This is idiotic.
#1: H.W. Bush was not particularly conservative, and neither was his son (who coincidentally made a ridiculously liberal appointment).
#2: If you are ridiculing the filibustering of Republicans (=/= conservative, remember), then what did you think of the infamous Bork procedure?
#3: What about Scalia is irrationally conservative? Sure, he's "conservative" by today's sense of the word, but that only affects his duties in the capacity that he does not attempt to actively "legislate" in the court. This is a genuine question, to which you might provide examples.
#1: Not even getting into a debate about what side either Bush was on. That's a flamewar waiting to happen.
#2: Bork was a laughingstock of an appointment "debate", and I use the term ironically. The Supreme Court in general has a history of completely stupid arguments about justice appointments, but that does not change the fact that in this case, it was talked about
even before the nomination. It also was in Bork, which was just as bad. This was a comment on the present case.
#3: As a sampling...
Edwards v. Aguillard: He dissented, wanting to uphold a state law requiring creationism ("creation science") to be taught in schools with evolution. The other judges struck it down because it provided only for christian creationism and no other available religious theories of the origins of man, thus clearly intended to advance one religion above others.
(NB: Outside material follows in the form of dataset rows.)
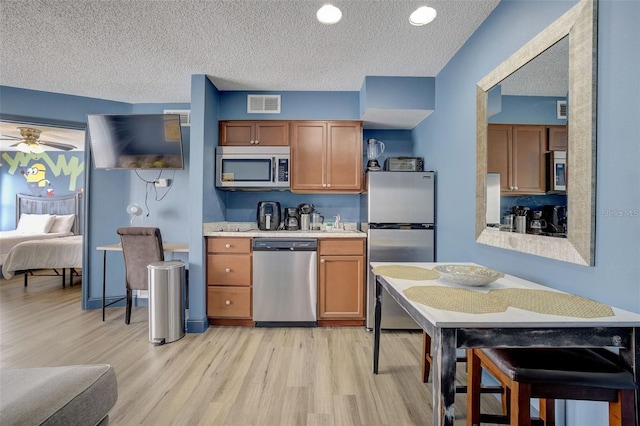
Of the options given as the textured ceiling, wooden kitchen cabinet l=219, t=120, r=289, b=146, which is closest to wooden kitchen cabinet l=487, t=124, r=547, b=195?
the textured ceiling

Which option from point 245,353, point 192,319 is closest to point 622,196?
point 245,353

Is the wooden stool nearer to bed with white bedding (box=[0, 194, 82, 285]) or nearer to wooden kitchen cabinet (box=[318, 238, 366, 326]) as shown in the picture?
wooden kitchen cabinet (box=[318, 238, 366, 326])

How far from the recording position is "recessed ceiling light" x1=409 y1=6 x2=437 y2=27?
6.09ft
Romer v. Evans: He dissented, wanting to uphold a Colorado state constitutional amendment that would have prevented any legislative recourse for discrimination based on sexual preference. This amendment, had it been allowed, would have made it legal -- and unchallengeable -- to discriminate against gays specifically because they were gay.
Lawrence v. Texas: He dissented, wanting to uphold the Texas sodomy laws that basically made being gay a criminal offense. His argument was that the decision in Lawrence v. Texas would render other cases decided based on the previous ruling on the subject in Bowers v. Hardwick (which said the constitution did not protect sexual privacy) fall into question, which was bad.
Based on those and other, similar rulings, I consider Scalia pretty hard-right.